* **EXERCISE DETAILS**:
Answer these questions about the renewable energy investment text:
1. At which company does Hesham El-Gamal work?
2. What capacity and level of investment does the Ministry of Electricity seek under the feed-in tariff system?
3. How many local and international companies are participating in the feed-in tariff and the EETC tenders?

Investors in the new and renewable energy sector have high expectations for 2017 to be a year of progress and to mark the beginning of implementing solar plant and windfarm projects.
Investors believe that the new and renewable energy market in Egypt is an attractive market for investment, but needs fast procedures and additional incentives and legislation to bring international companies to invest in the energy sector.
Human and managerial resources manager at Infinity Solar Systems, Hesham El-Gamal said that the Ministry of Electricity has spent the whole last year studying the economics of new and renewable projects and the decline of the mechanisms that organise the investment process.
He added that this year will see the launch and progress of projects, explaining that new and renewable energy projects need a clear vision, especially since all foreign investors are waiting for the result of the first phase of the feed-in tariff, in which nine entities signed an agreement to buy energy from the nine companies with the Egyptian Electricity Transmission Company (EETC).
He stressed the need to provide additional incentives and benefits for companies to attract foreign companies, especially in light of the existence of other markets such as Jordan and the United Arab Emirates (UAE), which offer many incentives for investors to achieve sustainable development.
He called on the Ministry of Electricity to reconsider the tariff purchase of wind power because it is unprofitable and has no return on investment, and to reduce the value of cost-sharing and letters of guarantee for the submitted projects.
The Ministry of Electricity seeks to contract on power production projects from renewable sources such as solar and wind power plants, through the private sector, according to the feed-in tariff system, with a capacity of 4,300 MW and investments of up to EGP 7bn.
Mohamed El-Daley, project management director at Desert Technologies Company, said that 2017 will not witness any additional new and renewable energy projects. Agreements and the adoption of the contracts that have been signed over 2016 will be completed, along with the completion of talks on the second phase of the feed-in tariff.
He explained that the government plays a big role this year in sending a message of reassurance to investors about the seriousness of implementation of projects, especially since companies that had invested in the renewable energy sector two years ago did not begin the actual steps to implement their projects so far.
He called on the Ministry of Electricity to facilitate the procedures for investors, and to provide incentives to encourage investors not to head to other markets such as Jordan, the UAE, Iran, and Morocco.
Egypt has a great opportunity to make progress in the renewable energy sector during the current year in light of the participation of more than 100 local and international companies in the feed-in tariff and competitive tenders offered by the EETC to establish solar and wind plants with a capacity of 550 MW, he stated.

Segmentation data
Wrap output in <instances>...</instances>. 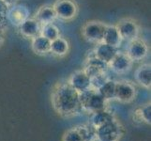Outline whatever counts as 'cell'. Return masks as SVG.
<instances>
[{"mask_svg":"<svg viewBox=\"0 0 151 141\" xmlns=\"http://www.w3.org/2000/svg\"><path fill=\"white\" fill-rule=\"evenodd\" d=\"M30 12L27 6L21 4H15L9 7L7 12L8 21L15 27H19L25 20L29 18Z\"/></svg>","mask_w":151,"mask_h":141,"instance_id":"5b68a950","label":"cell"},{"mask_svg":"<svg viewBox=\"0 0 151 141\" xmlns=\"http://www.w3.org/2000/svg\"><path fill=\"white\" fill-rule=\"evenodd\" d=\"M69 84L78 92L79 91L83 92L90 87L91 81L90 78L87 76V74L83 70V71H77L71 75Z\"/></svg>","mask_w":151,"mask_h":141,"instance_id":"30bf717a","label":"cell"},{"mask_svg":"<svg viewBox=\"0 0 151 141\" xmlns=\"http://www.w3.org/2000/svg\"><path fill=\"white\" fill-rule=\"evenodd\" d=\"M40 23L34 18H28L24 22L19 25V32L24 38L33 39L36 36L40 35Z\"/></svg>","mask_w":151,"mask_h":141,"instance_id":"ba28073f","label":"cell"},{"mask_svg":"<svg viewBox=\"0 0 151 141\" xmlns=\"http://www.w3.org/2000/svg\"><path fill=\"white\" fill-rule=\"evenodd\" d=\"M1 1L4 2L9 8V7H12V6H13V5L16 4L18 0H1Z\"/></svg>","mask_w":151,"mask_h":141,"instance_id":"e0dca14e","label":"cell"},{"mask_svg":"<svg viewBox=\"0 0 151 141\" xmlns=\"http://www.w3.org/2000/svg\"><path fill=\"white\" fill-rule=\"evenodd\" d=\"M122 41L123 40L118 33L116 25H107L105 31H104L102 43L109 44L113 47H116V48H119L122 43Z\"/></svg>","mask_w":151,"mask_h":141,"instance_id":"7c38bea8","label":"cell"},{"mask_svg":"<svg viewBox=\"0 0 151 141\" xmlns=\"http://www.w3.org/2000/svg\"><path fill=\"white\" fill-rule=\"evenodd\" d=\"M116 27L118 31L122 40L129 41L139 35V25L132 18H123L119 20L116 25Z\"/></svg>","mask_w":151,"mask_h":141,"instance_id":"3957f363","label":"cell"},{"mask_svg":"<svg viewBox=\"0 0 151 141\" xmlns=\"http://www.w3.org/2000/svg\"><path fill=\"white\" fill-rule=\"evenodd\" d=\"M5 43V35L4 30H0V47H1Z\"/></svg>","mask_w":151,"mask_h":141,"instance_id":"ac0fdd59","label":"cell"},{"mask_svg":"<svg viewBox=\"0 0 151 141\" xmlns=\"http://www.w3.org/2000/svg\"><path fill=\"white\" fill-rule=\"evenodd\" d=\"M132 63L133 61L126 54V52H118L108 64V67L116 74H125L132 69Z\"/></svg>","mask_w":151,"mask_h":141,"instance_id":"8992f818","label":"cell"},{"mask_svg":"<svg viewBox=\"0 0 151 141\" xmlns=\"http://www.w3.org/2000/svg\"><path fill=\"white\" fill-rule=\"evenodd\" d=\"M106 27L107 24L101 21H88L82 27V35L89 43H102Z\"/></svg>","mask_w":151,"mask_h":141,"instance_id":"6da1fadb","label":"cell"},{"mask_svg":"<svg viewBox=\"0 0 151 141\" xmlns=\"http://www.w3.org/2000/svg\"><path fill=\"white\" fill-rule=\"evenodd\" d=\"M33 18L37 20L40 25H43L46 24L54 23V21L57 17L53 6L44 5V6H41L40 8H39Z\"/></svg>","mask_w":151,"mask_h":141,"instance_id":"8fae6325","label":"cell"},{"mask_svg":"<svg viewBox=\"0 0 151 141\" xmlns=\"http://www.w3.org/2000/svg\"><path fill=\"white\" fill-rule=\"evenodd\" d=\"M51 40L46 39L40 34L31 39V49L37 55H47L50 53Z\"/></svg>","mask_w":151,"mask_h":141,"instance_id":"4fadbf2b","label":"cell"},{"mask_svg":"<svg viewBox=\"0 0 151 141\" xmlns=\"http://www.w3.org/2000/svg\"><path fill=\"white\" fill-rule=\"evenodd\" d=\"M70 50V43L65 38H62L61 36L55 40L51 41L50 53L57 56H64Z\"/></svg>","mask_w":151,"mask_h":141,"instance_id":"5bb4252c","label":"cell"},{"mask_svg":"<svg viewBox=\"0 0 151 141\" xmlns=\"http://www.w3.org/2000/svg\"><path fill=\"white\" fill-rule=\"evenodd\" d=\"M126 54L132 61L142 60L148 54V45L144 40L137 37L128 41Z\"/></svg>","mask_w":151,"mask_h":141,"instance_id":"277c9868","label":"cell"},{"mask_svg":"<svg viewBox=\"0 0 151 141\" xmlns=\"http://www.w3.org/2000/svg\"><path fill=\"white\" fill-rule=\"evenodd\" d=\"M118 52H119L118 48H116V47H113L104 43H101L96 44V47L93 50L92 53L94 54V56L97 59H99L108 65Z\"/></svg>","mask_w":151,"mask_h":141,"instance_id":"52a82bcc","label":"cell"},{"mask_svg":"<svg viewBox=\"0 0 151 141\" xmlns=\"http://www.w3.org/2000/svg\"><path fill=\"white\" fill-rule=\"evenodd\" d=\"M114 96L120 101H131L135 96V88L129 82H118L114 87Z\"/></svg>","mask_w":151,"mask_h":141,"instance_id":"9c48e42d","label":"cell"},{"mask_svg":"<svg viewBox=\"0 0 151 141\" xmlns=\"http://www.w3.org/2000/svg\"><path fill=\"white\" fill-rule=\"evenodd\" d=\"M52 6L56 17L64 21L73 20L79 12V7L75 0H55Z\"/></svg>","mask_w":151,"mask_h":141,"instance_id":"7a4b0ae2","label":"cell"},{"mask_svg":"<svg viewBox=\"0 0 151 141\" xmlns=\"http://www.w3.org/2000/svg\"><path fill=\"white\" fill-rule=\"evenodd\" d=\"M40 34L43 36L46 39L50 40L51 41L55 40L56 38L60 37V31L59 28L56 27L54 23L46 24L40 27Z\"/></svg>","mask_w":151,"mask_h":141,"instance_id":"2e32d148","label":"cell"},{"mask_svg":"<svg viewBox=\"0 0 151 141\" xmlns=\"http://www.w3.org/2000/svg\"><path fill=\"white\" fill-rule=\"evenodd\" d=\"M135 78L139 84L145 87H150V64L140 66L135 72Z\"/></svg>","mask_w":151,"mask_h":141,"instance_id":"9a60e30c","label":"cell"}]
</instances>
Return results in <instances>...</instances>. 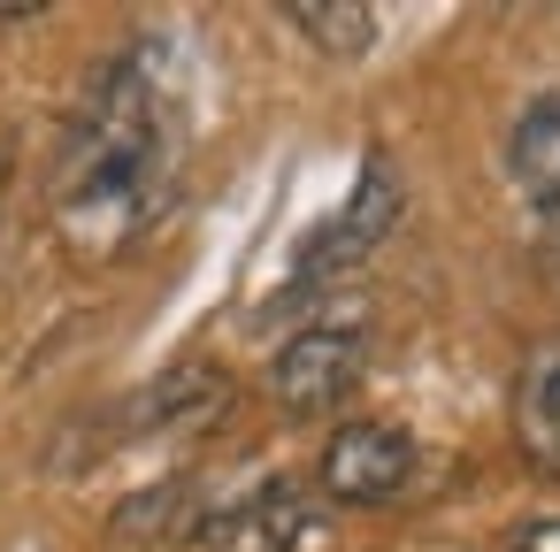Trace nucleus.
I'll return each mask as SVG.
<instances>
[{
	"mask_svg": "<svg viewBox=\"0 0 560 552\" xmlns=\"http://www.w3.org/2000/svg\"><path fill=\"white\" fill-rule=\"evenodd\" d=\"M177 169V93L154 70V55L108 62L62 139L55 162V223L78 254H116L139 238L170 192Z\"/></svg>",
	"mask_w": 560,
	"mask_h": 552,
	"instance_id": "f257e3e1",
	"label": "nucleus"
},
{
	"mask_svg": "<svg viewBox=\"0 0 560 552\" xmlns=\"http://www.w3.org/2000/svg\"><path fill=\"white\" fill-rule=\"evenodd\" d=\"M361 368H369V330H361V322H307V330L277 353L269 391H277L284 414H330V407L361 384Z\"/></svg>",
	"mask_w": 560,
	"mask_h": 552,
	"instance_id": "f03ea898",
	"label": "nucleus"
},
{
	"mask_svg": "<svg viewBox=\"0 0 560 552\" xmlns=\"http://www.w3.org/2000/svg\"><path fill=\"white\" fill-rule=\"evenodd\" d=\"M392 215H399V185H392V169L384 162H369L361 169V185H353V200L307 238V254H300V269H292V300L300 292H315V284H330V277H346L384 231H392Z\"/></svg>",
	"mask_w": 560,
	"mask_h": 552,
	"instance_id": "7ed1b4c3",
	"label": "nucleus"
},
{
	"mask_svg": "<svg viewBox=\"0 0 560 552\" xmlns=\"http://www.w3.org/2000/svg\"><path fill=\"white\" fill-rule=\"evenodd\" d=\"M407 475H415V437L392 422H346L323 445V491L338 506H384L407 491Z\"/></svg>",
	"mask_w": 560,
	"mask_h": 552,
	"instance_id": "20e7f679",
	"label": "nucleus"
},
{
	"mask_svg": "<svg viewBox=\"0 0 560 552\" xmlns=\"http://www.w3.org/2000/svg\"><path fill=\"white\" fill-rule=\"evenodd\" d=\"M300 537H307V491L292 475H269L200 521L208 552H292Z\"/></svg>",
	"mask_w": 560,
	"mask_h": 552,
	"instance_id": "39448f33",
	"label": "nucleus"
},
{
	"mask_svg": "<svg viewBox=\"0 0 560 552\" xmlns=\"http://www.w3.org/2000/svg\"><path fill=\"white\" fill-rule=\"evenodd\" d=\"M514 437L529 453V468L560 475V345H545L522 384H514Z\"/></svg>",
	"mask_w": 560,
	"mask_h": 552,
	"instance_id": "423d86ee",
	"label": "nucleus"
},
{
	"mask_svg": "<svg viewBox=\"0 0 560 552\" xmlns=\"http://www.w3.org/2000/svg\"><path fill=\"white\" fill-rule=\"evenodd\" d=\"M506 177L529 192V200H560V93H545V101H529L522 116H514V131H506Z\"/></svg>",
	"mask_w": 560,
	"mask_h": 552,
	"instance_id": "0eeeda50",
	"label": "nucleus"
},
{
	"mask_svg": "<svg viewBox=\"0 0 560 552\" xmlns=\"http://www.w3.org/2000/svg\"><path fill=\"white\" fill-rule=\"evenodd\" d=\"M307 39H323V47H338V55H361L369 39H376V9H307V0H300V9H284Z\"/></svg>",
	"mask_w": 560,
	"mask_h": 552,
	"instance_id": "6e6552de",
	"label": "nucleus"
},
{
	"mask_svg": "<svg viewBox=\"0 0 560 552\" xmlns=\"http://www.w3.org/2000/svg\"><path fill=\"white\" fill-rule=\"evenodd\" d=\"M514 552H560V514H552V521H529V529L514 537Z\"/></svg>",
	"mask_w": 560,
	"mask_h": 552,
	"instance_id": "1a4fd4ad",
	"label": "nucleus"
},
{
	"mask_svg": "<svg viewBox=\"0 0 560 552\" xmlns=\"http://www.w3.org/2000/svg\"><path fill=\"white\" fill-rule=\"evenodd\" d=\"M545 261H552V269H560V200H552V208H545Z\"/></svg>",
	"mask_w": 560,
	"mask_h": 552,
	"instance_id": "9d476101",
	"label": "nucleus"
},
{
	"mask_svg": "<svg viewBox=\"0 0 560 552\" xmlns=\"http://www.w3.org/2000/svg\"><path fill=\"white\" fill-rule=\"evenodd\" d=\"M32 16H39V9H0V24H32Z\"/></svg>",
	"mask_w": 560,
	"mask_h": 552,
	"instance_id": "9b49d317",
	"label": "nucleus"
},
{
	"mask_svg": "<svg viewBox=\"0 0 560 552\" xmlns=\"http://www.w3.org/2000/svg\"><path fill=\"white\" fill-rule=\"evenodd\" d=\"M0 169H9V139H0Z\"/></svg>",
	"mask_w": 560,
	"mask_h": 552,
	"instance_id": "f8f14e48",
	"label": "nucleus"
}]
</instances>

* **ANSWER TO THIS PROBLEM**:
1. Infinity Solar Systems
2. A capacity of 4,300 MW and investments of up to EGP 7bn
3. More than 100